[Glastonbury] "An Open Source Horror Story" article....
Kelvin McNulty
kelvin24 at gcircle.co.uk
Sat Feb 28 13:00:04 GMT 2004
On Saturday 28 February 2004 05:54, Sean Miller wrote:
> See http://www.catb.org/~esr/writings/cups-horror.html
>
> Thoughts?
>
> Sean
<rant>
I did not read the whose sage, it really is a bit of an epic, but I certainly
resonate with this.
I have personally spent hours learning how to use Linux for my personal work
and every time I have thought about recommending Linux to someone, I have not
proceeded with the idea, knowing that I would be spending more hours trying
to get them going.
I don't regret the hours that I have spent, though, because I am really
pleased about being able to do my work without having to use leaky insecure
expensive Windows. Windows has also given me grief sometimes, notably around
the issue of updating software, but I stopped using Windows for email and web
well before the current blizzard of viruses and worms.

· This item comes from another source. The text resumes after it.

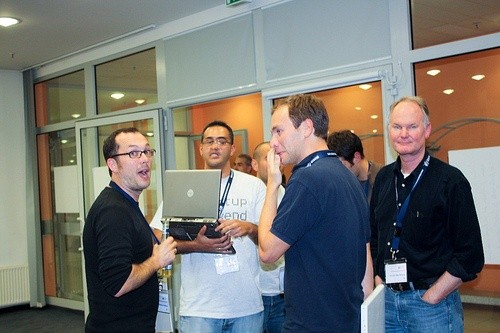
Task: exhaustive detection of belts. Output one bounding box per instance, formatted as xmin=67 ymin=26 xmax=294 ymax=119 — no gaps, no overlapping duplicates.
xmin=387 ymin=280 xmax=429 ymax=291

I use very simple things for my personal admin - simple text files that I can
edit in a trice from the command line. The one tool that I use for complex
admin is Microsoft Excel, but with the help of Crossover Office I am running
that on Linux. I have made a few efforts to switch to OpenOffice.org, but
every time I try to open one of my Excel double entry ledger accounts files
with OOo, it crashes. So I would have to start again working up to a format
that would not crash, having to do heaps of installs of updated versions on
the many different computers that I use (including client's computers).

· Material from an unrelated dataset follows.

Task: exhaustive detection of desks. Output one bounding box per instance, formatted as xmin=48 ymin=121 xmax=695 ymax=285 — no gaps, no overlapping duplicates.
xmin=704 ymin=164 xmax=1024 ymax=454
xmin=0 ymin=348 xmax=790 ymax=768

OOo also takes ages to crank itself into action... (Zzzzzz.....) ...longer
than Excel, for sure.
I am slowly switching over to using Web based PHP/HTML/MySQL scripts for doing
admin and in a few years time I expect to be doing bookkeeping that way and
Excel will be history, or at least only used for local report generation.
Right now I am hacking through getting XHTML/XML to work for me in a way that
will validate at W3C. Having done these, I will be able to work anywhere
anytime on any computer, and I'm mighty glad to have learnt Linux for this
purpose.
But for regular punters, when they want to plug in the latest gizmo that has
no Linux support, or a parallel port scanner (like the one I own but cannot
use without Windows because parport requires more hours of research, soon to
be redundant as USB takes over, thank goodness because USB support does seem
good on Linux), etc. etc., Linux is really NOT yet a good idea.
As for CUPS, I did quite successfully connect to my laser printer, and now I
have to connect to a colour inkjet, but the effort involved in these has
actually pushed me hard away from using paper at all, and that I have
actually appreciated. And so far my experience is that provided it is
properly done, it is much easier to find things in the computer than
elsewhere... Email in general remains rather poor because it is so easy to
delete them accidentally and there is no easy way to back them up and/or
restore from backup.
There is definite scope for a retailer to sell gizmos and peripherals with
Linux handers that will work without hassle on the main distributions
(probably are some somewhere, must have a look).
And I still feel delighted with the way that SuSE virtually installed itself
on my three PCs. I'm delighted, too, with being able to run PHP and MySQL on
my own computers instead of having to use servers.
</rant>
SO: a really user friendly Linux that runs easily for non-techies is a really
useful thing. Does it exist? If so, let's use it (Knoppix shows promise...).
If not, let's keep looking out for it, and/or create it.